Встречаюсь я с баптисткою, Девкой-недотрогою. А потому баб тискаю, Религию — не трогаю. Среди неисчислимых Дусь Вы есть единственная Дуся. Себя я больше не стыдюсь И буйной страсти предадуся. У Льва Никулина было стихотворение, которое начиналось так:
У палача была любовница, Она любила пенный грог… А Вольпин закончил:
Простая рыжая коровница, На паре здоровенных ног. В свое время Михаил Давыдович подарил Ильфу и Петрову частушку, которую они вставили в «Золотого теленка»:
У Петра Великого Близких нету никого, Только лошадь да змея Вот и вся его семья. Еще вольпинская частушка:
Ты не ухни, кума, Да ты не эхни, кума, А я не с кухни, кума, А я из техникума. Со слов Вольпина я запомнил такие афоризмы:
«У нас в Советском Союзе печать только свободная, всякая другая у нас запрещена», «Советская колыбельная песня должна будить ребенка».
Я говорю Вольпину:
— У Саши Черного есть описание праздничного стола, и там такие строки:
Дремлет поросенок, Словно труп ребенка… — У меня это лучше, — отвечает мне Михаил Давыдович и читает:
А поросенок возлежал С бумажной хризантемой в пасти И грустным взглядом провожал Свои съедаемые части. Еще я запомнил басню Вольпина «Гордиев узел», но, к сожалению, с небольшим пропуском.
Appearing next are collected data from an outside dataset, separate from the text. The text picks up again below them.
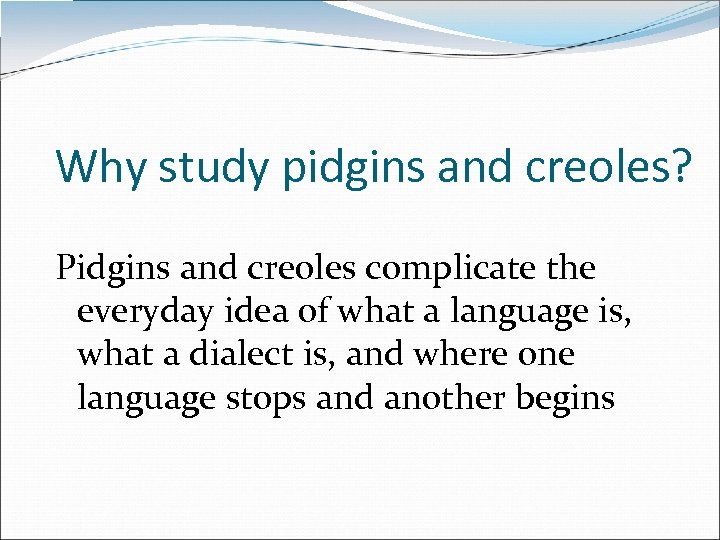 Why study pidgins and creoles?

Pidgins and creoles complicate the everyday idea of what a language is, what a dialect is, and where one language stops and another begins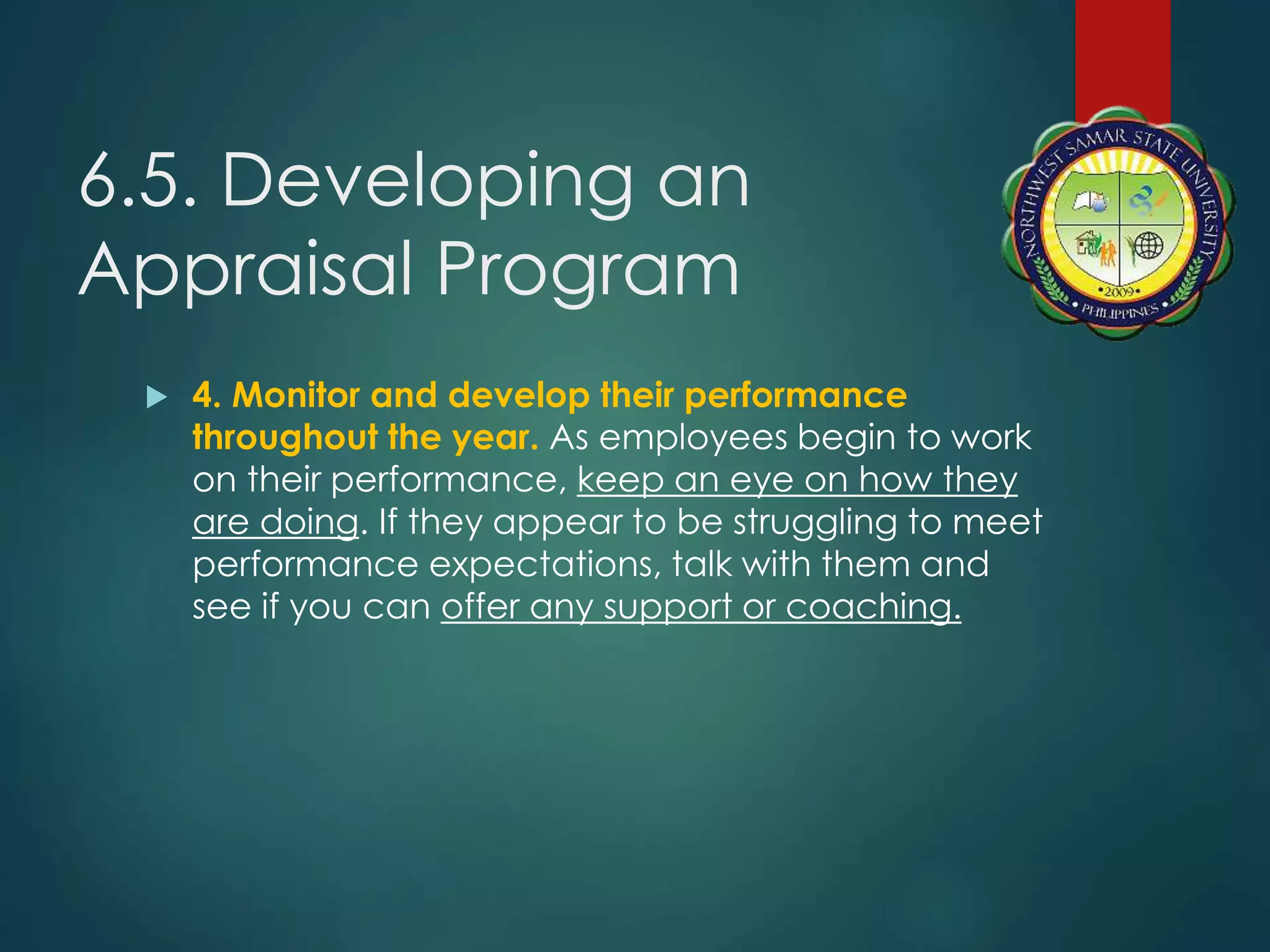 6.5. Developing an Appraisal Program

NORTHWEST SAMAR STATE UNIVERSITY
•2009•
• PHILIPPINES •

4. Monitor and develop their performance throughout the year. As employees begin to work on their performance, keep an eye on how they are doing. If they appear to be struggling to meet performance expectations, talk with them and see if you can offer any support or coaching.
Однажды Гордий взял веревку И, проявив сноровку, Он завязал веревку в узел И до того сей узел сузил, Что разрубить его неможно нипочем Ни топором, ни тяпкой, ни мечом, Вокруг узла волнения и крики. И прибежал на шум сам Александр Великий. ………………………………………………………. На узел даже не взглянул, А громко крикнул: «Кто здесь Гордий?!» И бац ему по морде!